The substrate binding specificity of HEN1
Previous studies revealed that HEN1 preferentially transfers methyl groups on to double-stranded miRNA/miRNA* and siRNA/siRNA*, but not to DNA or ssRNA [8,12]. It remained unclear, however, whether this specificity is exerted at the substrate binding or the catalytic step. We have thus evaluated the binding activity of HEN1 with a series of ssDNA, dsDNA, ssRNA or dsRNA substrates (for the sequences see Supplementary Figure S6 at http://www.biochemj.org/bj/453/bj4530281add.htm) using EMSAs. Preliminary binding experiments showed no binding of 0.05 μM ssRNA samples, as well as ssDNA or dsDNA even at a protein concentration of 0.5 μM, whereas a clear mobility shift was observed with dsRNAs (Figure 1C and Supplementary Figure S1 at http://www.biochemj.org/bj/453/bj4530281add.htm). Evidently HEN1 exhibits high binding selectivity towards small RNAs, such as miRNA/miRNA* and siRNA/siRNA* as opposed to other cellular nucleic acids.
During the catalytic cycle, an unmethylated miRNA/miRNA* substrate is converted into a hemimethylated (two reciprocal variants) and then to a fully methylated RNA duplex (Figure 1A). Therefore the HEN1 binding of the miR173/miR173* substrates with the different combinations of modified and unmodified strands was studied under non-denaturing conditions. The full-length methyltransferase was found to form stable complexes with all of the tested RNA duplexes (Supplementary Figure S2 at http://www.biochemj.org/bj/453/bj4530281add.htm). Although the truncated protein represented by the catalytic domain of HEN1 (residues 666–942) methylated both strands of the miRNA/miRNA* duplex to completion , it did not show a protein-mediated RNA mobility shift under similar experimental conditions (Figure 1C). These results indicate that the N-terminal region is important for RNA binding.

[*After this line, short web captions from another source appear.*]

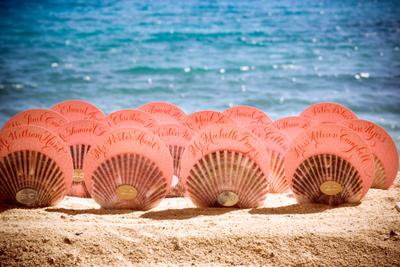 Michelle Rago Seashell escort cards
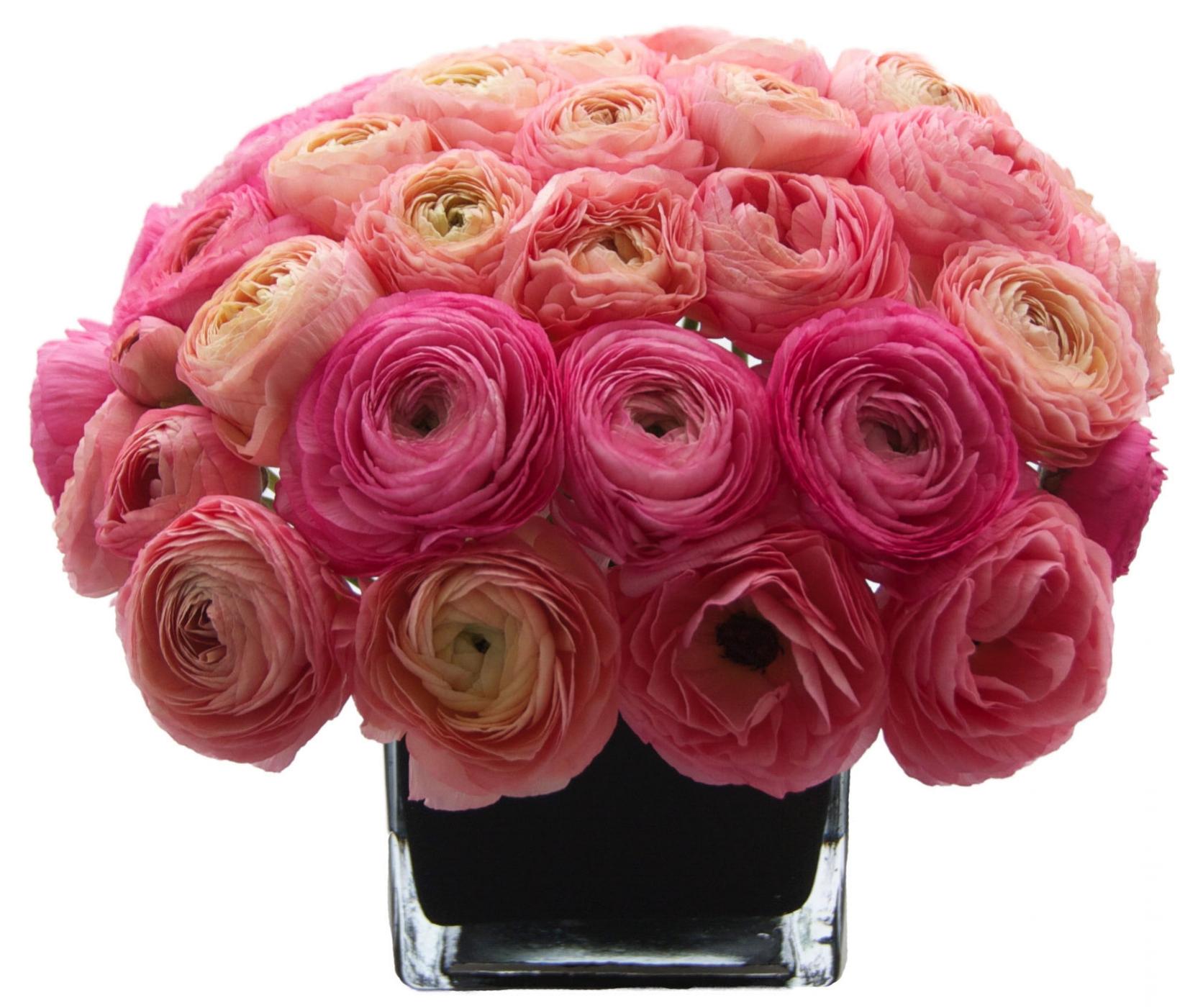 Pink Ranunculus starts at $250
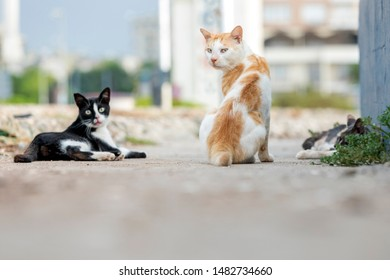 Feral cats resting together. Feral cats often live in colonies, groups of feral cats that live together in one territory, often near food sources and shelter.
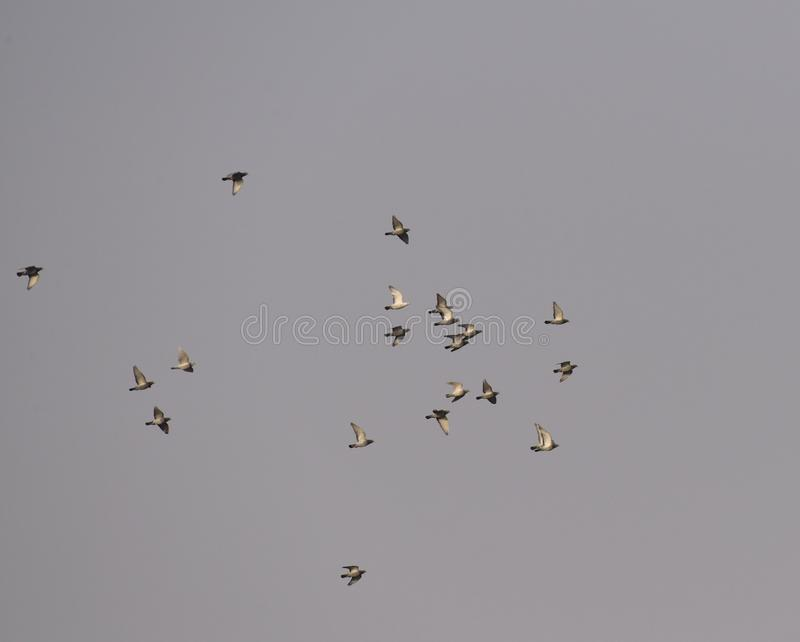 A group of dove flying in the sky royalty free stock photo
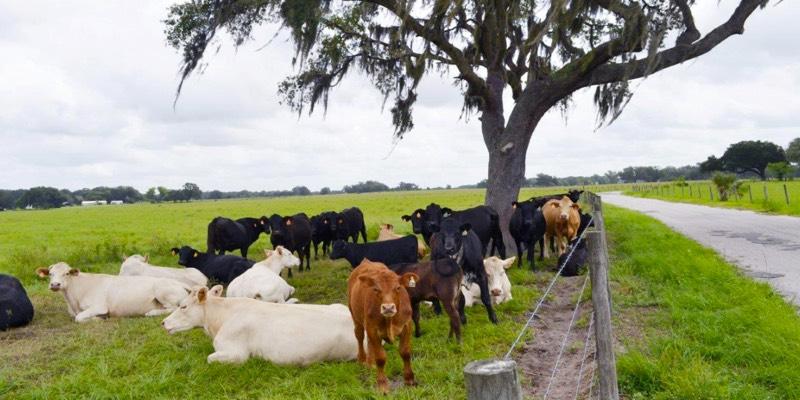 fazenda de gado à venda na florida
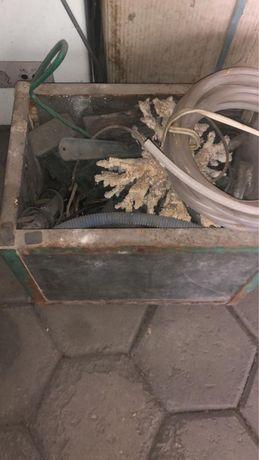 Аквариум с компрессором, оьогревателем и кораллами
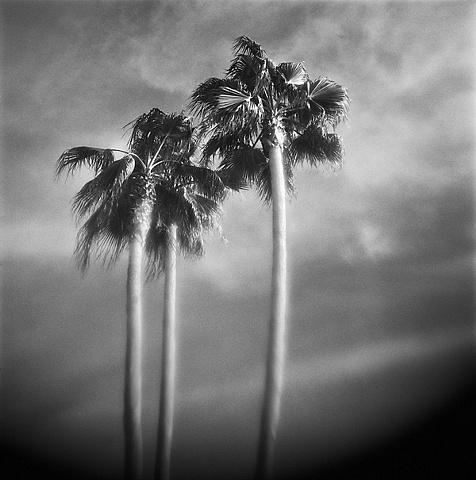 """ Three Palms """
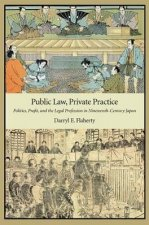 Public Law, Private Practice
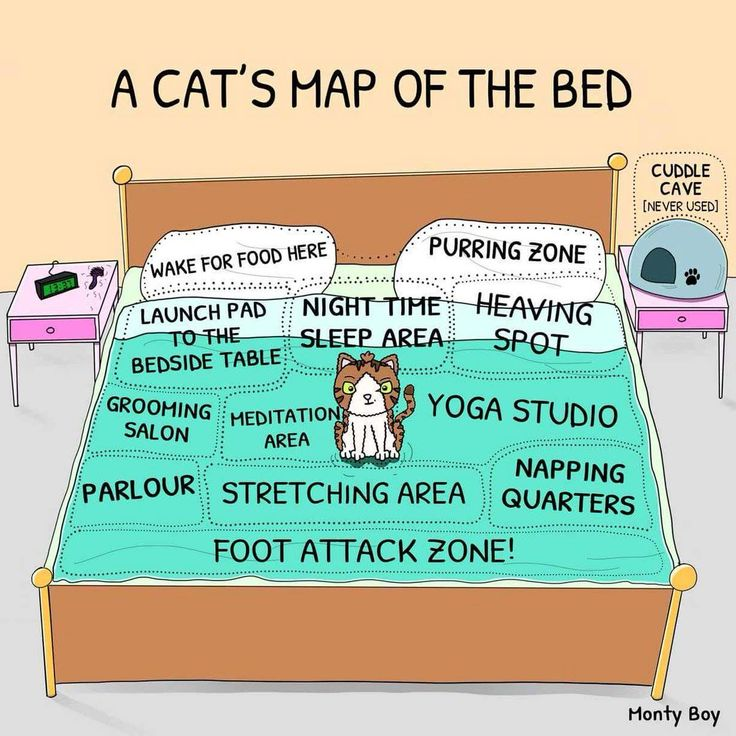 omg! this reminds of my old cat every night he would come and do these things to me!!!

For a detailed characterization of the binding efficiency, the dissociation constants (Kd) were derived from titration experiments by fitting to a single-site binding model (Figure 2 and Table 1). These experiments revealed similar subnanomolar affinities for the unmethylated miR173/miR173* and both hemimethylated substrates. The binding of the fully methylated duplex was approximately 20-fold weaker than the unmethylated or hemimethylated substrate, indicating that the stability of the binary complex is considerably reduced when both target residues are methylated (Figure 2C). This observation implies that HEN1 prefers RNA duplexes containing at least one unmodified strand (hemimethylated reaction substrates) over the doubly methylated product. This indicates that the enzyme binds preferentially to an unmethylated strand oriented in the catalytic site. Likewise, methylation of the catalytically bound strand destabilizes the complex and promotes the release of the protein in order to be reused. Furthermore, doubly methylated small RNAs are unlikely to sequester HEN1 in vivo for control of the intracellular enzyme activity.

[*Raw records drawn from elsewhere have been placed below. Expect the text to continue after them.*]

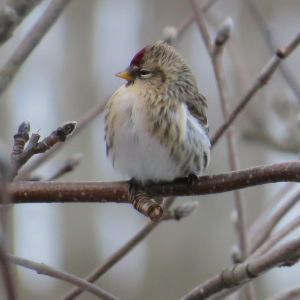 Christine i Vasa undrar vad det är för fågel hon fotograferat. SVAR: Detta är en typisk gråsiska med vit undersida, mörkstrimmig grå ovansida,svart hakfläck, röd pannfläck och kort gul näbb.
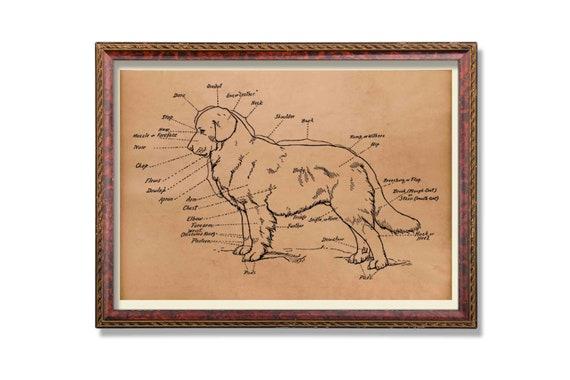 Anatomy Poster Animal Print Dog Scheme Decor Etsy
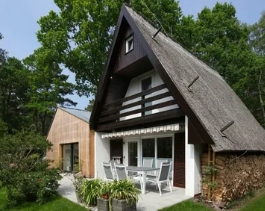Какими бывают дачные дома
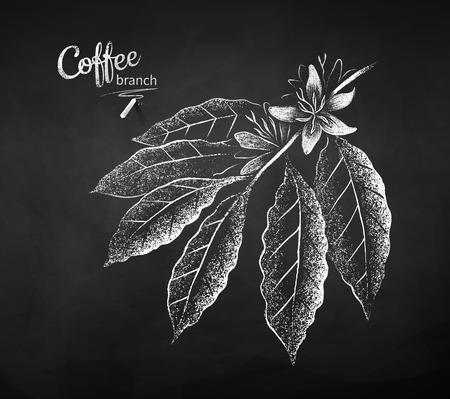 Black and white vector chalk drawn sketch of coffee branch with flowers and leaves on chalkboard background. Ilustracja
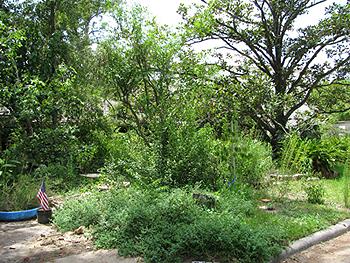 Katy Emde's garden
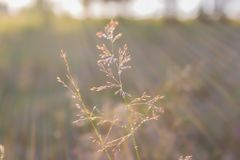 Les baisses de rosée sur des lames d'herbe pendant le matin refroidissent Photographie stock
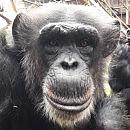 """Projekt """"szympans"""" w gdańskim zoo. Zagłosuj w budżecie obywatelskim"""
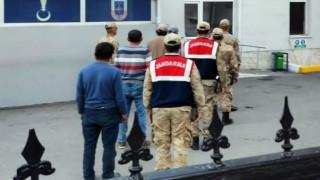 Şiran'daki hırsızlar Jandarma'dan kaçamadı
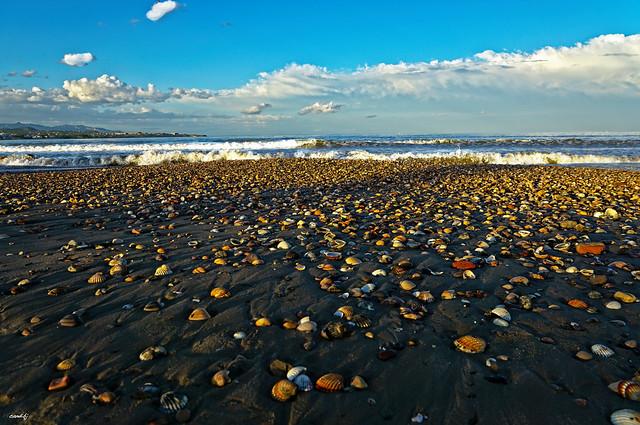 La playa de las conchas. En Explore 18 09 2020
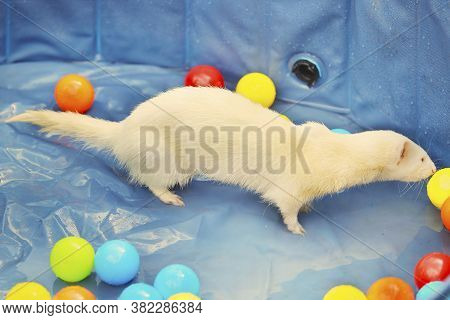 Albino Ferret Playing In Summer Hot Day Time In Swimming Pool
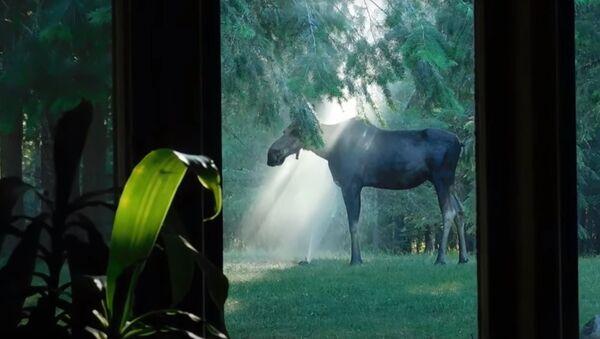 神秘的なショット:ヘラジカが裏庭のスプリンクラーで水浴び - Sputnik 日本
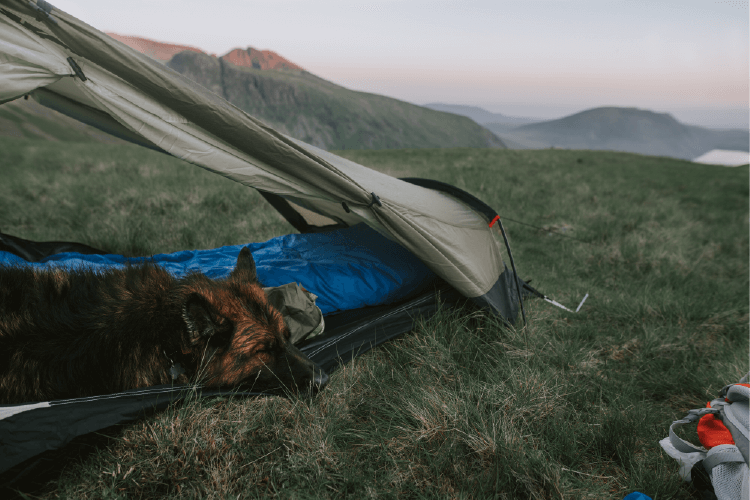 german shepherd laying in a tent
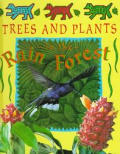 Trees & Plants In The Rain Forest P In T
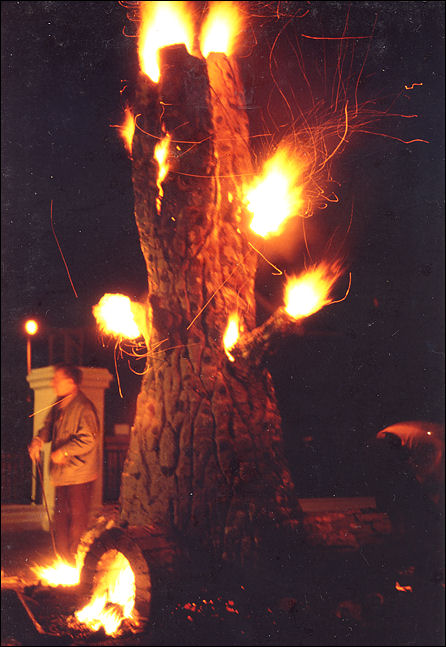 Fire Trees Inspired By The Potteries Bottle Kilns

HEN1 methyltransferase is involved in the biogenesis pathways of various cellular small RNAs that differ in their structure, sequence and length [17,18]. Since the majority of small RNAs are modified at the 3′-termini, different siRNAs compete with miRNAs for methylation in Arabidopsis . On the other hand, plant miRNAs rival with other small RNAs for loading into specific Argonaute complexes , and previous studies proposed that the length, as well as the asymmetry in structure of the miRNA duplexes, can affect their fate [20–22]. Therefore, to determine the role of substrate structure on the binding function of HEN1, we compared the affinity of the methyltransferase towards different small RNAs: miRNA type let-7a/let-7a* (22/22 nt) with two mispaired bases inside of a double-stranded part and one on the 5′-termini, miR173/miR173* (22/21 nt) with symmetric and asymmetric bulges of one unpaired base, and perfectly complementary siRNA type siR173/siR173* (23/23 nt) (Supplementary Figure S6). The measured Kd values (Supplementary Figure S3 at http://www.biochemj.org/bj/453/bj4530281add.htm) for the two different miRNAs duplexes and the siRNA were quite similar, revealing no considerable capability of HEN1 to distinguish small RNAs of a different size or structure.

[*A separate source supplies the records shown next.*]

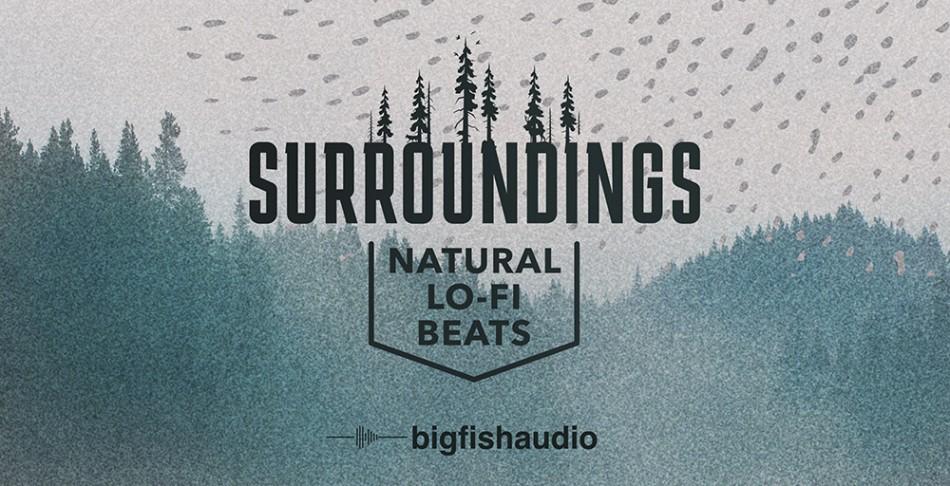 Surroundings Header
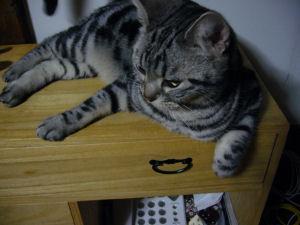 タンス猫2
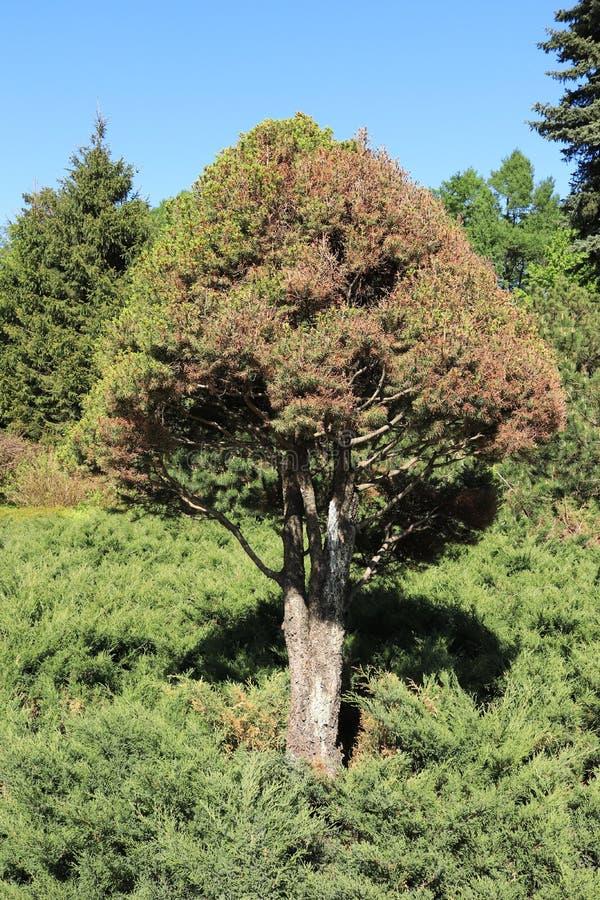 Rusland, Moskou, park, de zomerfoto van een boom stock foto's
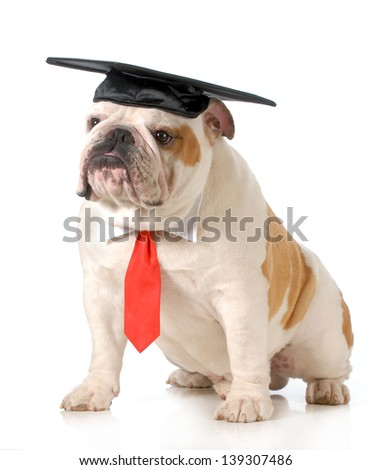 pet graduation - english bulldog wearing graduation cap and red tie sitting on white background - one year old - stock photo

AdoHcy, the reaction product produced upon the catalytic transfer of the methyl group from AdoMet, is part of the ternary reaction complexes involving hemimethylated or fully methylated RNA. The effect of cofactor on RNA binding was tested in similar experiments. The dissociation constants obtained with the unmethylated and hemimethylated RNA substrates were similar in the absence or presence of AdoHcy (Table 1), suggesting that the demethylated cofactor does not affect the HEN1 affinity towards incompletely modified RNA substrates. Notably, the affinity for the fully methylated RNA increased 4-fold in the presence of 100 μM AdoHcy, but no enhancement was detected upon addition of AdoMet (Figure 2C). Altogether, it could be concluded that AdoHcy binding leads to the formation of the ternary product complex HEN1–miRNACH3/miRNA*CH3–AdoHcy which should enhance the overall affinity of HEN1 for RNA. In the case of AdoMet, such a ternary complex is probably impossible due to the presence of an additional methyl group on the cofactor which would lead to a steric clash between the methyl groups of AdoMet and the 3′-terminal nucleotide in the active centre.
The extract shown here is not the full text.